(A run of data)
▼▼▼

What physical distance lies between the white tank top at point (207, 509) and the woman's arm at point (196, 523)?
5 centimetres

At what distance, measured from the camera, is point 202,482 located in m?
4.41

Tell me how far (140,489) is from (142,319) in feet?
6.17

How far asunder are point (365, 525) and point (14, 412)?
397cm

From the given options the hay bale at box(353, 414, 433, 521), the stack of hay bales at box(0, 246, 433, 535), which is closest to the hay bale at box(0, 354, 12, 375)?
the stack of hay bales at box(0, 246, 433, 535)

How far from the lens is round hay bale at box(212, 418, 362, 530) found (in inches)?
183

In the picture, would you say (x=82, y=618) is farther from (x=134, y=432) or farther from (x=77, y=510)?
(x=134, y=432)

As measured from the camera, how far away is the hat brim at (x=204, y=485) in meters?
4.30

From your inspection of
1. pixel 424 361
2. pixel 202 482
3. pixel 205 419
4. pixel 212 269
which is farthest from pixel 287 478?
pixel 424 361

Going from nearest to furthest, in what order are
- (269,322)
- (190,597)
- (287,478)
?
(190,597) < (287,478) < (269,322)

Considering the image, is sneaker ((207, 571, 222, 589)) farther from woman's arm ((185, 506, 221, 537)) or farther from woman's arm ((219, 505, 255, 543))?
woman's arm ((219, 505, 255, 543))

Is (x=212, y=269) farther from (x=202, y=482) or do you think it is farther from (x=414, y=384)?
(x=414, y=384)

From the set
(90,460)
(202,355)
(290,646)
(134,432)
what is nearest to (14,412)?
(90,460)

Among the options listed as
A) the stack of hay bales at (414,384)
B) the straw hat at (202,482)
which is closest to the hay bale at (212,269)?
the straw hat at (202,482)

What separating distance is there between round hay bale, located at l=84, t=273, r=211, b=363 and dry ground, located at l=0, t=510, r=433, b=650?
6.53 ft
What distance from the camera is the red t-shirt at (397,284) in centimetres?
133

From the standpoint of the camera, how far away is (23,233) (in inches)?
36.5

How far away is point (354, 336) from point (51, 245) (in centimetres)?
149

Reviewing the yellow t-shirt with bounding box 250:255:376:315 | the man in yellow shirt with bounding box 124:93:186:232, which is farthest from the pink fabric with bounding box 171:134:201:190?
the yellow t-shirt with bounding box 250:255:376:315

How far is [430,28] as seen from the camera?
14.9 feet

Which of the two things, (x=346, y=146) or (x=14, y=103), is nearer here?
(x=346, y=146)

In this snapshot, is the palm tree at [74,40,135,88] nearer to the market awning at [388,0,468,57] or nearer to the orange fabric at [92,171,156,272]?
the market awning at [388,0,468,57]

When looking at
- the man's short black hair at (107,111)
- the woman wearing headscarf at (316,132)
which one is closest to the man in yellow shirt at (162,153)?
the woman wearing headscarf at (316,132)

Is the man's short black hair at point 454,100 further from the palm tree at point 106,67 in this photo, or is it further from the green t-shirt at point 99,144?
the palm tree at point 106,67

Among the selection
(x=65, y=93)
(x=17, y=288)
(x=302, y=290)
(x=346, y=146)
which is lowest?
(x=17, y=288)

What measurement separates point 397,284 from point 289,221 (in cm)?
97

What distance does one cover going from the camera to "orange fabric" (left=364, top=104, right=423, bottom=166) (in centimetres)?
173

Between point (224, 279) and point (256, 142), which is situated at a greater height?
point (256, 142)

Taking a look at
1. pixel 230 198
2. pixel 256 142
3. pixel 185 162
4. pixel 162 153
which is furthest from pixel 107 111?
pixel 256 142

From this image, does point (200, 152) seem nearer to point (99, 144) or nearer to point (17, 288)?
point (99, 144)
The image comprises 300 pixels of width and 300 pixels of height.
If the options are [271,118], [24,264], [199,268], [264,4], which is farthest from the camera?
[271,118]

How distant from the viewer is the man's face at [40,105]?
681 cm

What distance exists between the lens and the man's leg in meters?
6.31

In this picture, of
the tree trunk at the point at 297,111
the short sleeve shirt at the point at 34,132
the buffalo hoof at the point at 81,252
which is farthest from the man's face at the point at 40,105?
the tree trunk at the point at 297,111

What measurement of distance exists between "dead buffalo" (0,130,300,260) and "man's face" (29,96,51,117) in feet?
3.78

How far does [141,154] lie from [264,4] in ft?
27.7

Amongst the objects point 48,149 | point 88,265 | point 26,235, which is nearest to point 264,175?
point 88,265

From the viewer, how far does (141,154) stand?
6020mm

▲▲▲

Output each line of the data above as one string in a JSON list, leaving out blank lines.

[
  "What physical distance lies between the white tank top at point (207, 509) and the woman's arm at point (196, 523)?",
  "5 centimetres",
  "At what distance, measured from the camera, is point 202,482 located in m?",
  "4.41",
  "Tell me how far (140,489) is from (142,319) in feet?",
  "6.17",
  "How far asunder are point (365, 525) and point (14, 412)?",
  "397cm",
  "From the given options the hay bale at box(353, 414, 433, 521), the stack of hay bales at box(0, 246, 433, 535), which is closest to the hay bale at box(0, 354, 12, 375)?",
  "the stack of hay bales at box(0, 246, 433, 535)",
  "How far from the lens is round hay bale at box(212, 418, 362, 530) found (in inches)?",
  "183",
  "In the picture, would you say (x=82, y=618) is farther from (x=134, y=432) or farther from (x=77, y=510)?",
  "(x=134, y=432)",
  "As measured from the camera, how far away is the hat brim at (x=204, y=485) in meters?",
  "4.30",
  "From your inspection of",
  "1. pixel 424 361",
  "2. pixel 202 482",
  "3. pixel 205 419",
  "4. pixel 212 269",
  "which is farthest from pixel 287 478?",
  "pixel 424 361",
  "Going from nearest to furthest, in what order are",
  "- (269,322)",
  "- (190,597)",
  "- (287,478)",
  "?",
  "(190,597) < (287,478) < (269,322)",
  "Considering the image, is sneaker ((207, 571, 222, 589)) farther from woman's arm ((185, 506, 221, 537)) or farther from woman's arm ((219, 505, 255, 543))?",
  "woman's arm ((219, 505, 255, 543))",
  "Is (x=212, y=269) farther from (x=202, y=482) or do you think it is farther from (x=414, y=384)?",
  "(x=414, y=384)",
  "From the set",
  "(90,460)",
  "(202,355)",
  "(290,646)",
  "(134,432)",
  "what is nearest to (14,412)?",
  "(90,460)",
  "Among the options listed as",
  "A) the stack of hay bales at (414,384)",
  "B) the straw hat at (202,482)",
  "which is closest to the hay bale at (212,269)?",
  "the straw hat at (202,482)",
  "What separating distance is there between round hay bale, located at l=84, t=273, r=211, b=363 and dry ground, located at l=0, t=510, r=433, b=650?",
  "6.53 ft",
  "What distance from the camera is the red t-shirt at (397,284) in centimetres?",
  "133",
  "From the standpoint of the camera, how far away is (23,233) (in inches)?",
  "36.5",
  "How far away is point (354, 336) from point (51, 245) (in centimetres)?",
  "149",
  "Reviewing the yellow t-shirt with bounding box 250:255:376:315 | the man in yellow shirt with bounding box 124:93:186:232, which is farthest from the pink fabric with bounding box 171:134:201:190?",
  "the yellow t-shirt with bounding box 250:255:376:315",
  "How far is [430,28] as seen from the camera?",
  "14.9 feet",
  "Which of the two things, (x=346, y=146) or (x=14, y=103), is nearer here?",
  "(x=346, y=146)",
  "In this snapshot, is the palm tree at [74,40,135,88] nearer to the market awning at [388,0,468,57] or nearer to the orange fabric at [92,171,156,272]?",
  "the market awning at [388,0,468,57]",
  "When looking at",
  "- the man's short black hair at (107,111)",
  "- the woman wearing headscarf at (316,132)",
  "which one is closest to the man in yellow shirt at (162,153)?",
  "the woman wearing headscarf at (316,132)",
  "Is the man's short black hair at point 454,100 further from the palm tree at point 106,67 in this photo, or is it further from the green t-shirt at point 99,144?",
  "the palm tree at point 106,67",
  "Among the selection",
  "(x=65, y=93)",
  "(x=17, y=288)",
  "(x=302, y=290)",
  "(x=346, y=146)",
  "which is lowest?",
  "(x=17, y=288)",
  "What measurement separates point 397,284 from point 289,221 (in cm)?",
  "97",
  "What distance does one cover going from the camera to \"orange fabric\" (left=364, top=104, right=423, bottom=166) (in centimetres)?",
  "173",
  "Between point (224, 279) and point (256, 142), which is situated at a greater height?",
  "point (256, 142)",
  "Taking a look at",
  "1. pixel 230 198",
  "2. pixel 256 142",
  "3. pixel 185 162",
  "4. pixel 162 153",
  "which is furthest from pixel 107 111?",
  "pixel 256 142",
  "From this image, does point (200, 152) seem nearer to point (99, 144) or nearer to point (17, 288)?",
  "point (99, 144)",
  "The image comprises 300 pixels of width and 300 pixels of height.",
  "If the options are [271,118], [24,264], [199,268], [264,4], which is farthest from the camera?",
  "[271,118]",
  "How distant from the viewer is the man's face at [40,105]?",
  "681 cm",
  "What distance exists between the lens and the man's leg in meters?",
  "6.31",
  "In this picture, of",
  "the tree trunk at the point at 297,111",
  "the short sleeve shirt at the point at 34,132",
  "the buffalo hoof at the point at 81,252",
  "which is farthest from the man's face at the point at 40,105?",
  "the tree trunk at the point at 297,111",
  "What measurement of distance exists between \"dead buffalo\" (0,130,300,260) and \"man's face\" (29,96,51,117) in feet?",
  "3.78",
  "How far does [141,154] lie from [264,4] in ft?",
  "27.7",
  "Amongst the objects point 48,149 | point 88,265 | point 26,235, which is nearest to point 264,175?",
  "point 88,265",
  "From the viewer, how far does (141,154) stand?",
  "6020mm"
]